▶ [SUPPLIED MATERIAL]:
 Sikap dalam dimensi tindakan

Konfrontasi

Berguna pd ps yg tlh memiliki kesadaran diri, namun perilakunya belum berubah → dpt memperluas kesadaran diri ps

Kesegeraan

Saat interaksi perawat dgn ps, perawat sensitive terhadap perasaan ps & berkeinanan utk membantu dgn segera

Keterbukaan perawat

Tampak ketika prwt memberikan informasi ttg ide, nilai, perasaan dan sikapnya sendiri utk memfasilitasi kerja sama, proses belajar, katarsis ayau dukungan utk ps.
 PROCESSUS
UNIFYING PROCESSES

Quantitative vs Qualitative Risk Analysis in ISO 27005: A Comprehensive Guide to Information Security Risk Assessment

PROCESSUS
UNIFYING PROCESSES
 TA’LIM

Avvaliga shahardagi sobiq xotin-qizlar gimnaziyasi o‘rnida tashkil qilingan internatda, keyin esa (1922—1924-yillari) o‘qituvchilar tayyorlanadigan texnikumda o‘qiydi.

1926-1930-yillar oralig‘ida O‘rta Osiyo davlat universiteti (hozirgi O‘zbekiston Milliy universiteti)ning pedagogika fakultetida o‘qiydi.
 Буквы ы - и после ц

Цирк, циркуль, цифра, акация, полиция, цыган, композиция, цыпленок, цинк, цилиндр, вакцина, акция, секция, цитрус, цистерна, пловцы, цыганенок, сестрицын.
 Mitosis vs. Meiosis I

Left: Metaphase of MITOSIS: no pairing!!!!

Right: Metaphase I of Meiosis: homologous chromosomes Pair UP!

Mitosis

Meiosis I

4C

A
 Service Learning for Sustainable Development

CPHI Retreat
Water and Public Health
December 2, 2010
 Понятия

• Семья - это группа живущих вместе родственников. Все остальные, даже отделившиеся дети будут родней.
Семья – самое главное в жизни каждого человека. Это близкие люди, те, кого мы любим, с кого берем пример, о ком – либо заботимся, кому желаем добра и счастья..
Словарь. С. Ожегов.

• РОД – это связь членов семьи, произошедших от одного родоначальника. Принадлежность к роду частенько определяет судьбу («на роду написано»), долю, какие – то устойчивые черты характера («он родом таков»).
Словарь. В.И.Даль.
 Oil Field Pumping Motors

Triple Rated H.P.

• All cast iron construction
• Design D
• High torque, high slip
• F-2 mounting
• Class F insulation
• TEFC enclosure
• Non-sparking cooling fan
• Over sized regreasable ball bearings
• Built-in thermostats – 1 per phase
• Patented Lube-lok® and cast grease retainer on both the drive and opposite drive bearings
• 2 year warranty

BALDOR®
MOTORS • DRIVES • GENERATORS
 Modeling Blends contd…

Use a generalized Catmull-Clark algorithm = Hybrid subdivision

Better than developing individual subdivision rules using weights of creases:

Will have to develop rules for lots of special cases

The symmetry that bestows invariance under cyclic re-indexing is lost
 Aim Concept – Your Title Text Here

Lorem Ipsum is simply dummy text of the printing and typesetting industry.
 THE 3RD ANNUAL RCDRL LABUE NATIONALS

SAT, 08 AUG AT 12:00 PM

▶ [WHAT IS REQUIRED]:
Copy out exactly the lines from the line with "2 year warranty" to the end of the listing, including both of those lines, and give nothing else.

▶ [RESPONSE AREA]:
• 2 year warranty

BALDOR®
MOTORS • DRIVES • GENERATORS
 Modeling Blends contd…

Use a generalized Catmull-Clark algorithm = Hybrid subdivision

Better than developing individual subdivision rules using weights of creases:

Will have to develop rules for lots of special cases

The symmetry that bestows invariance under cyclic re-indexing is lost
 Aim Concept – Your Title Text Here

Lorem Ipsum is simply dummy text of the printing and typesetting industry.
 THE 3RD ANNUAL RCDRL LABUE NATIONALS

SAT, 08 AUG AT 12:00 PM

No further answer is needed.